Source text ::

--*--

On this page, I will answer questions you have emailed me.
Question: Will there be an opportunity to observe/study in an acupuncture clinic?
Answer: Yes. Dr Lee has a full scale clinic. While herbs are his dominant treatment modality, he also uses acupuncture on many of his patients. Note that traditional Chinese medicine historically was dominated by herbal treatment. Acupuncture has become much more popular in the west than it ever did in East Asia. In Taiwan, acupuncture has seen an increase in popular only in the last 15 or 20 years.
Question: Do we need a visa to enter Taiwan?
Answer: Currently Taiwan offers a landing visa (a visa issued upon arrival at their airport customs) for US citizens. However, one must carry a valid passport that will not expire in the next 6 months or so. It is strongly encouraged that you check with your local Taiwan visa office here or here for specific information regarding your trip.
You are responsible for ensuring that your passport is valid and your Taiwan visa situation is okay. If you passport is set to expire within 6 months of planned entry to Taiwan, you are encouraged to apply for a new passport as soon as possible.

--*--

Records from a dataset ::
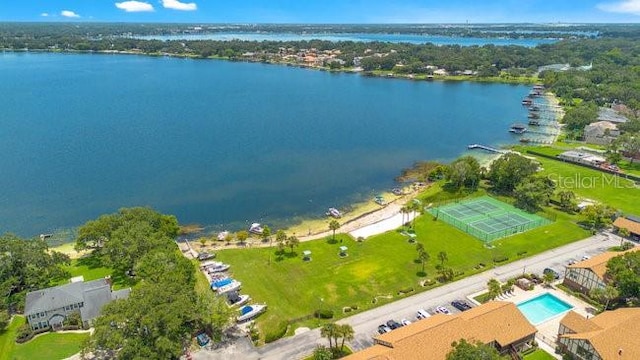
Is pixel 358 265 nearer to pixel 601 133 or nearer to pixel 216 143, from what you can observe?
pixel 216 143

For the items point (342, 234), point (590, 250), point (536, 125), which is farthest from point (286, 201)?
point (536, 125)

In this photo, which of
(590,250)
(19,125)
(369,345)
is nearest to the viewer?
(369,345)

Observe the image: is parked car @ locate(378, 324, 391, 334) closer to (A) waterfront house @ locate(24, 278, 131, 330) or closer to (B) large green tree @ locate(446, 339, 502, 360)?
(B) large green tree @ locate(446, 339, 502, 360)

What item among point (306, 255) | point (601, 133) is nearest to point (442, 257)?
point (306, 255)

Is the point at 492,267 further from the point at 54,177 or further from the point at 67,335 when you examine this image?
the point at 54,177

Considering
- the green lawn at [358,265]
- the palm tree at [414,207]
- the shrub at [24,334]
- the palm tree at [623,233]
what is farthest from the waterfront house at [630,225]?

--*--

Instructions to follow ::
Please retype the passage from the Taiwan trip FAQ between "On this page, I" and "or 20 years.", inclusive. You won't need the items to do this.

Response to the task ::
On this page, I will answer questions you have emailed me.
Question: Will there be an opportunity to observe/study in an acupuncture clinic?
Answer: Yes. Dr Lee has a full scale clinic. While herbs are his dominant treatment modality, he also uses acupuncture on many of his patients. Note that traditional Chinese medicine historically was dominated by herbal treatment. Acupuncture has become much more popular in the west than it ever did in East Asia. In Taiwan, acupuncture has seen an increase in popular only in the last 15 or 20 years.